- _Seçilen alıntı_:
_ _ _ _ _ _ _

Bugün, zenginler, devletler, dinler ve medya bizim yönetim kurulumuzu oluştururken her geçen gün bu yönetimden etkilenmemek güçleşiyor. Gerçek bir hak arayıcı aktivist, bir gün bu sistemi yererken ertesi gün elinde bir smart-phone ile ya da sırtında bir Prada paltoyla görülebiliyor. Çünkü işi çok zor; dünyanın en büyük güçleri onu etkilemek için uğraşıyor! Reklamlar her geçen gün psikoloji biliminden daha fazla faydalanarak içimize işliyor, politik konuşmalar, dini nutuklar, TV programları da öyle. İnsan psikolojisi hamur gibi yoğrulup, her fikir bir ürün olarak satılıyor, her mal bir duygu gibi sunuluyor, duygular sadece alış-veriş için ivme vermeye elverişliyse empoze ediliyor. Birey aslında ne istediğini hiç bilmez halde kobay gibi yaşıyor. Aktivistin işi de zor oluyor bu durumda tabi, gönlü Prada paltoya kayıveriyor.

_ _ _ _ _ _ _

- _Listelenen satırlar_:
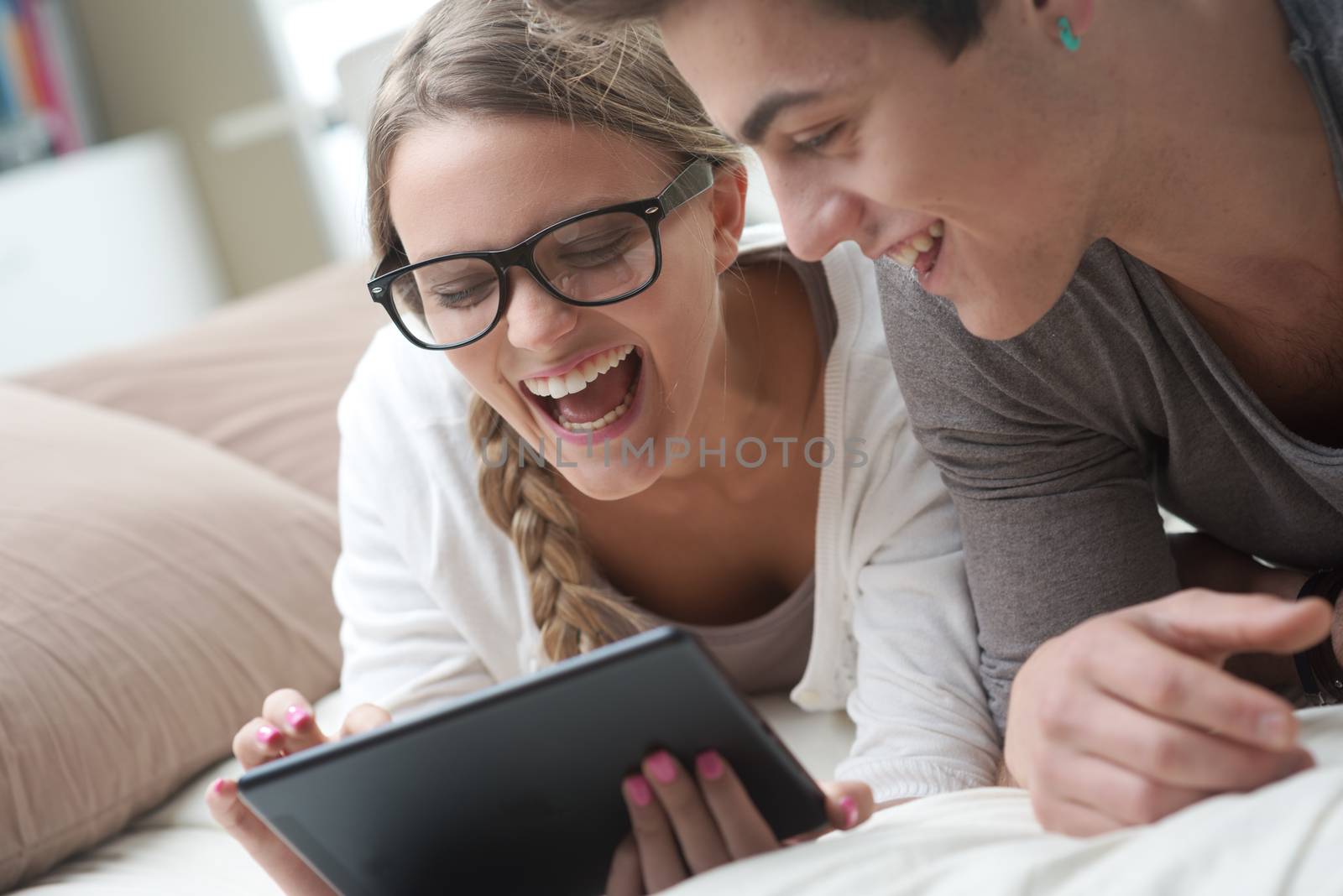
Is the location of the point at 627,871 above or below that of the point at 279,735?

_ _ _ _ _ _ _

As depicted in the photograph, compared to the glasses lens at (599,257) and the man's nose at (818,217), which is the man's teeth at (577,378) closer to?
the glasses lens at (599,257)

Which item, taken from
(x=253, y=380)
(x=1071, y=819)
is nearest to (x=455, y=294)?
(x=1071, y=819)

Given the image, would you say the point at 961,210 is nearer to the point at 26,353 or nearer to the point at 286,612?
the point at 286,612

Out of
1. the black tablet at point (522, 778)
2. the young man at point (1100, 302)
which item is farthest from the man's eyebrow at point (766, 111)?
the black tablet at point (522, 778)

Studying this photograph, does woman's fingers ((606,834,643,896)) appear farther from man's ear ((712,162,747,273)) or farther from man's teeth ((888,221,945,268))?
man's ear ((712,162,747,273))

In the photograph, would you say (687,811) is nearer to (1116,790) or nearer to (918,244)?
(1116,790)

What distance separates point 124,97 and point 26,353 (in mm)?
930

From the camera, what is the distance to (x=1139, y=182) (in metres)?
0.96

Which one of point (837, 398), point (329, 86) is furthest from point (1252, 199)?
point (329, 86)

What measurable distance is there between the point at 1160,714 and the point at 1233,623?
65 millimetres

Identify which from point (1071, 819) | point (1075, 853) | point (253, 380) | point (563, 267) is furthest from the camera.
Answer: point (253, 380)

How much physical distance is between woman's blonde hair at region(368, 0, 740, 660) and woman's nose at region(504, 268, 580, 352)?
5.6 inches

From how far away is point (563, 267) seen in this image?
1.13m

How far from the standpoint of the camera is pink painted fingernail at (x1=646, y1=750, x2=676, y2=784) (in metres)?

_ _ _ _ _ _ _

Tüketim kültürü ve aktivistler üzerine olan yazıyı, son cümlesinden sonra gelecek kısımla sürdür.

- _Yanıt aşağıda_:
İşte bu yüzden artık asıl mesele; gerçek anarşizm; önce kendini tongaya düşürmeden, sisteme yar etmeden, yönetime ve onun oyunlarına gelmeden yaşamayı becermek oluyor. 3. tip davranışa yakın, hareketsiz kalmaya yakın olmayı becerme eylemi! Kaçmak zaten imkansız, saldırmak makul ve mümkün değilken, bocalamadan "verdiklerinizi almamak için elimden gelenin en iyisini yapacağım" yemini etmektir bence en realist anarko eylem. Bu, yönetiminizi ne benim bir başıma, ne de milyonları toplasam yıkmaya gücüm yok, o tren kaçtı, ama en azından beni bir sistem hatası, nüfuz edilemez, etkilenemez bir "bug" olarak görebilirsiniz demek gibi bir eylem. Yönetimin beynimi yıkamak için kullandığı kanallardan uzak durmak,  şunun şurasında sağlıklı ve bilinçli yaşadığım 30-40 seneyi kendimi bozmadan yaşamak istiyorum diyen bir eylem.
  •  İşimde örneğin, emeğimin hakkından öte birşey almamak, işimin tanımı neyse idealist biçimde elimden gelenin en iyisini vermek, en azından kendimi açgözlü bir köleden ötesi olarak içselleştirmemi sağlayacaktır. Rüşvet istemiyorum, hak yemiyorum, sistemin işaret ettiği hiçbir sosyo-ekonomik başarıya hırslanmıyor, dayatma motivasyonlarına pabuç bırakmıyorum. Benim için işim = et, süt, ekmek. Kazanıyor ama borçlanmıyorum. Borcun köleliğimi artırdığının farkındayım. Elimden geldiğince borçtan uzak durup, "nerde trak orda bırak" hakkımı koruyorum.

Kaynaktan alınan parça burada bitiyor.